Beziehung ist beidseitig
Das sagt jedoch noch nichts über die Richtung aus; einerseits könnte die Arbeit depressiver Ärzte fehleranfälliger sein, andererseits die Depression Folge eines medizinischen Missgriffs sein. Auch das untersuchten Pereira-Lima und Mitarbeiter. Wie sich ergab, ist die Beziehung eine beidseitige.
So war das Risiko, dass depressive Ärzte in der Folge ihrer Depression Fehler begingen, um rund 60 Prozent erhöht. Umgekehrt stieg das Risiko, nach einem Fehler depressiv zu werden, um 70 Prozent.
Die Assoziationen waren ausgeprägter, wenn die Mediziner in chirurgisch tätigen Fachdisziplinen arbeiteten. Auch zeichneten sich die Zusammenhänge unter US-amerikanischen Ärzten deutlicher ab.

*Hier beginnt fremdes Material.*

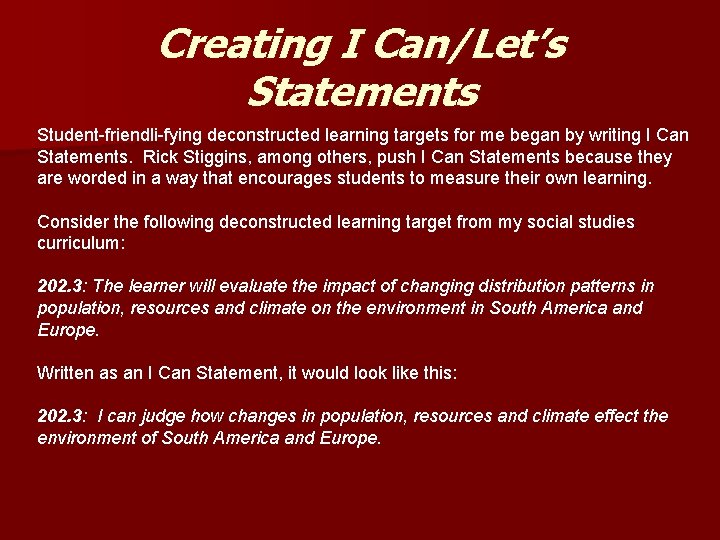 Creating I Can/Let's Statements

Student-friendli-fying deconstructed learning targets for me began by writing I Can Statements. Rick Stiggins, among others, push I Can Statements because they are worded in a way that encourages students to measure their own learning.

Consider the following deconstructed learning target from my social studies curriculum:

202.3: The learner will evaluate the impact of changing distribution patterns in population, resources and climate on the environment in South America and Europe.

Written as an I Can Statement, it would look like this:

202.3: I can judge how changes in population, resources and climate effect the environment of South America and Europe.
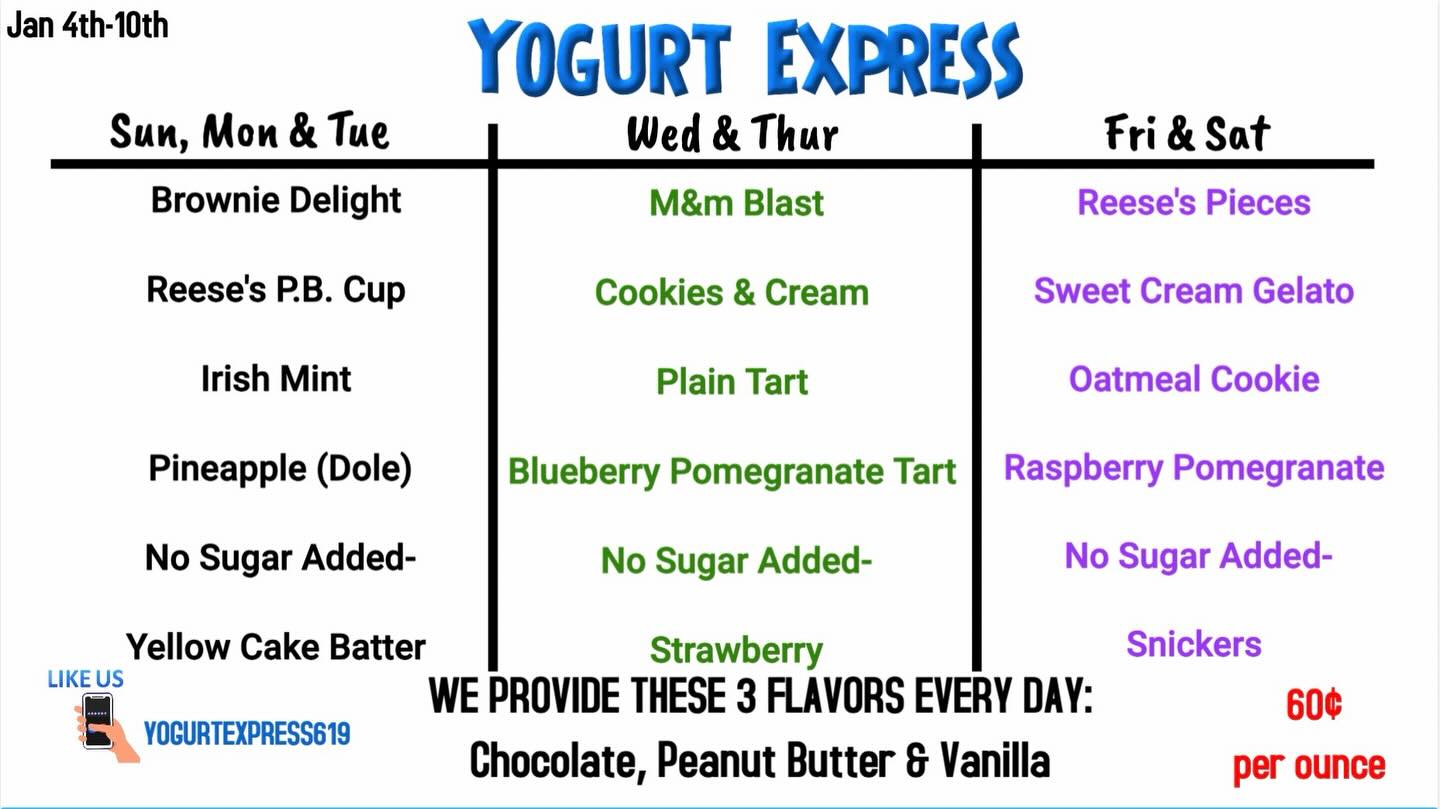 Jan 4th-10th

YOGURT EXPRESS

| Sun, Mon & Tue | Wed & Thur | Fri & Sat |
|---|---|---|
| Brownie Delight | M&m Blast | Reese's Pieces |
| Reese's P.B. Cup | Cookies & Cream | Sweet Cream Gelato |
| Irish Mint | Plain Tart | Oatmeal Cookie |
| Pineapple (Dole) | Blueberry Pomegranate Tart | Raspberry Pomegranate |
| No Sugar Added- | No Sugar Added- | No Sugar Added- |
| Yellow Cake Batter | Strawberry | Snickers |

LIKE US
YOGURTEXPRESS619

WE PROVIDE THESE 3 FLAVORS EVERY DAY:
Chocolate, Peanut Butter & Vanilla

60¢
per ounce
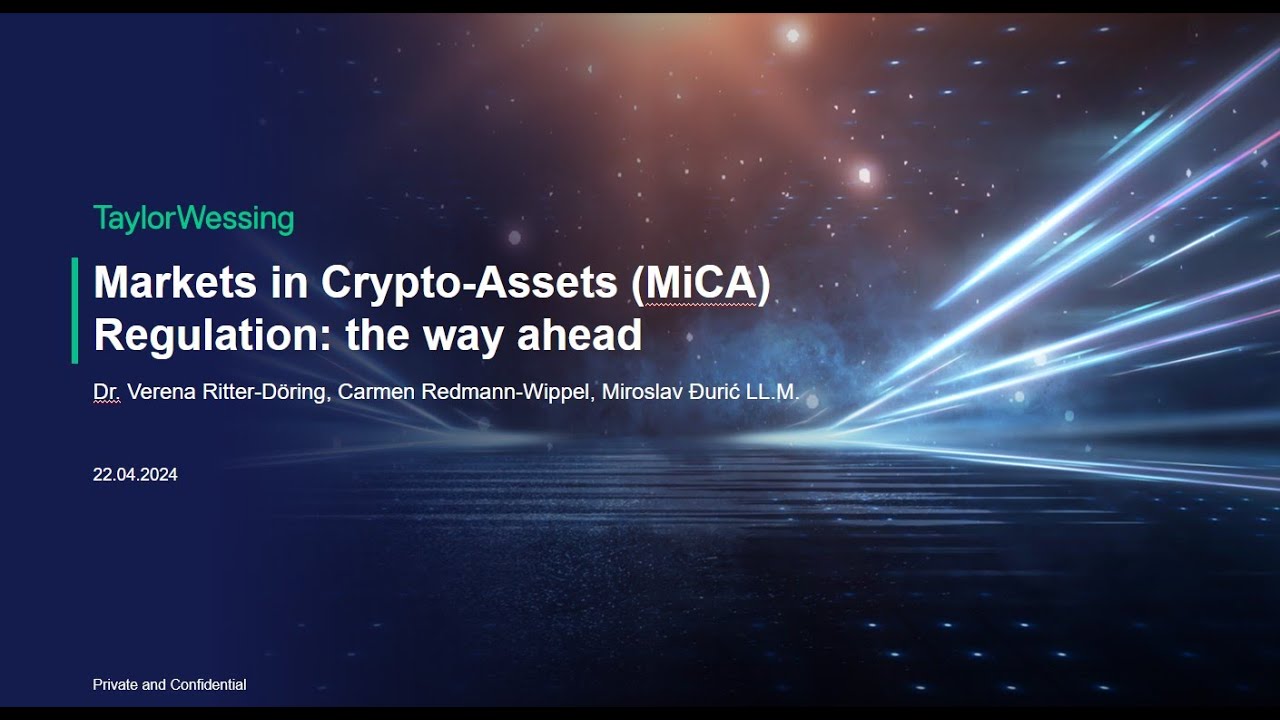 TaylorWessing

Markets in Crypto-Assets (MiCA) Regulation: the way ahead

Dr. Verena Ritter-Döring, Carmen Redmann-Wippel, Miroslav Đurić LL.M.

22.04.2024

Private and Confidential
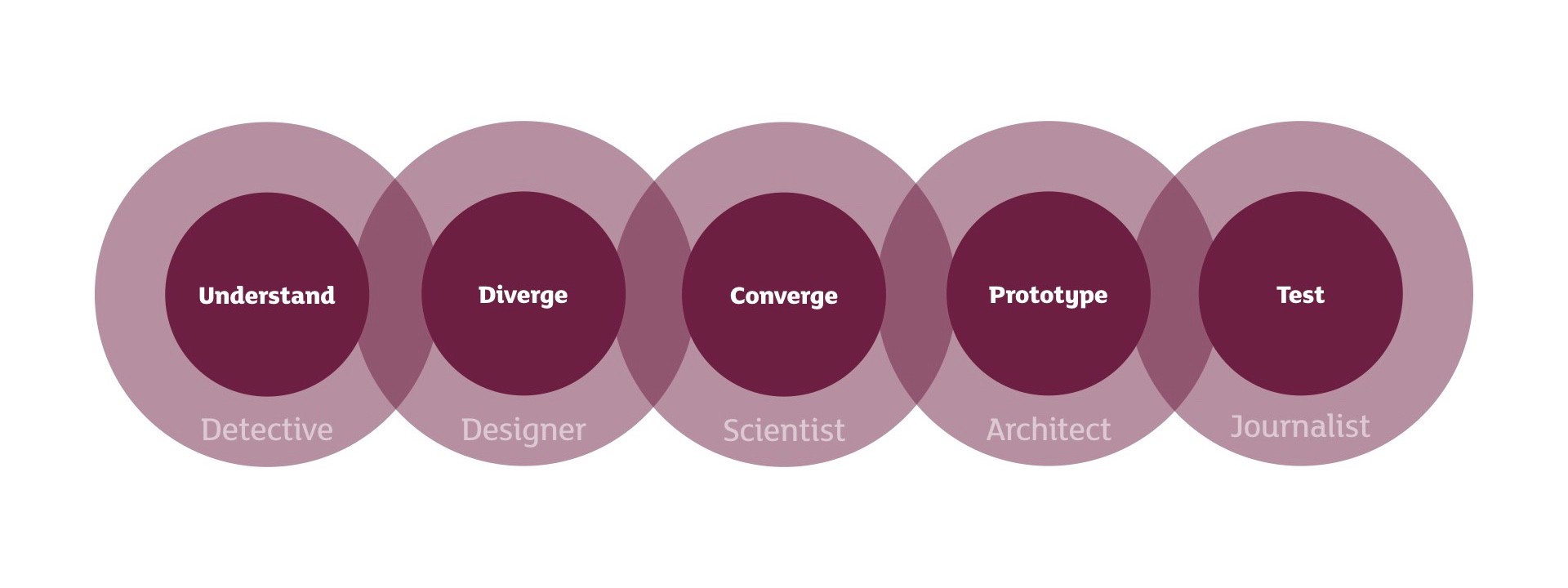 Understand
Detective

Diverge
Designer

Converge
Scientist

Prototype
Architect

Test
Journalist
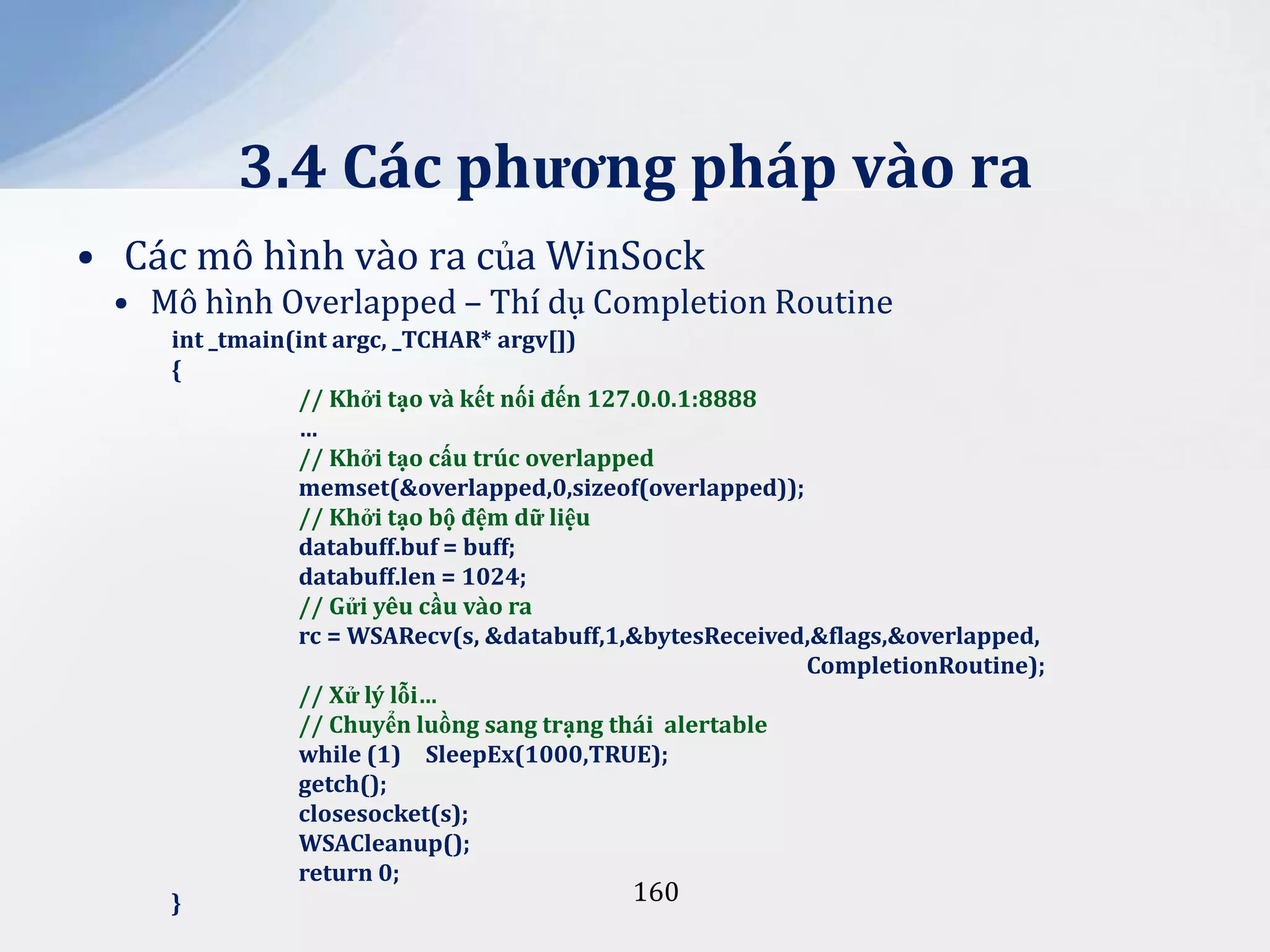 3.4 Các phương pháp vào ra

• Các mô hình vào ra của WinSock
• Mô hình Overlapped – Thí dụ Completion Routine

int _tmain(int argc, _TCHAR* argv[])
{
// Khởi tạo và kết nối đến 127.0.0.1:8888
...
// Khởi tạo cấu trúc overlapped
memset(&overlapped,0,sizeof(overlapped));
// Khởi tạo bộ đệm dữ liệu
databuff.buf = buff;
databuff.len = 1024;
// Gửi yêu cầu vào ra
rc = WSARecv(s, &databuff,1,&bytesReceived,&flags,&overlapped, CompletionRoutine);
// Xử lý lỗi...
// Chuyển luồng sang trạng thái alertable
while (1) SleepEx(1000,TRUE);
getch();
closesocket(s);
WSACleanup();
return 0;
}

160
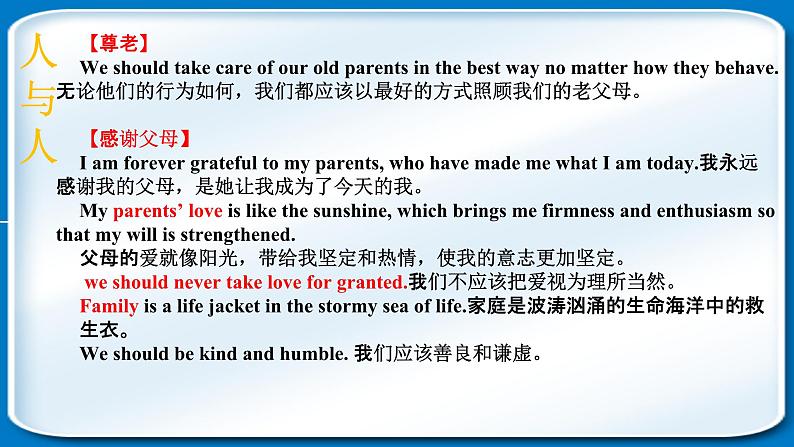 人与人

【尊老】

We should take care of our old parents in the best way no matter how they behave. 无论他们的行为如何，我们都应该以最好的方式照顾我们的老父母。

【感谢父母】

I am forever grateful to my parents, who have made me what I am today.我永远感谢我的父母，是她让我成为了今天的我。

My parents' love is like the sunshine, which brings me firmness and enthusiasm so that my will is strengthened.

父母的爱就像阳光，带给我坚定和热情，使我的意志更加坚定。

we should never take love for granted.我们不应该把爱视为理所当然。

Family is a life jacket in the stormy sea of life.家庭是波涛汹涌的生命海洋中的救生衣。

We should be kind and humble. 我们应该善良和谦虚。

Die Angaben zu den Fehlern beruhten auf Selbstauskünften der Ärzte. Die Fehlerkategorien waren zudem schwankend, sodass der Schweregrad der Missgeschicke unklar blieb. Es gab jedoch eine Studie, in der ärztliches Fehlverhalten unabhängiger Beobachtung unterlag. Und hier kamen die Beobachter zu dem Schluss, dass mehr als 60 Prozent der Fehler potenziell schädlich für die Patienten waren.
Zu berücksichtigen ist, dass sich ein großer Teil der Ärzte in den analysierten Studien noch in der Ausbildung befand. Eine Übertragung der Resultate auf erfahrene Mediziner ist somit mit Vorsicht zu betrachten. Wie aus einschlägigen Umfragen hervorgeht, sind jüngere Ärzte stärker von Depressionen betroffen als ältere – ein Unterschied, der sich auch auf die hier untersuchten Zusammenhänge auswirken könnte.
Einige Fragen offen
Die Studie von Pereira-Lima und Kollegen lässt am Ende manches ungeklärt. Beispielsweise wäre es wichtig zu wissen, ob die Therapie von Depressionen unter Medizinern das Fehlerrisiko vermindern und die Patientenversorgung verbessern würde. Das herauszufinden bleibt künftigen Studien vorbehalten.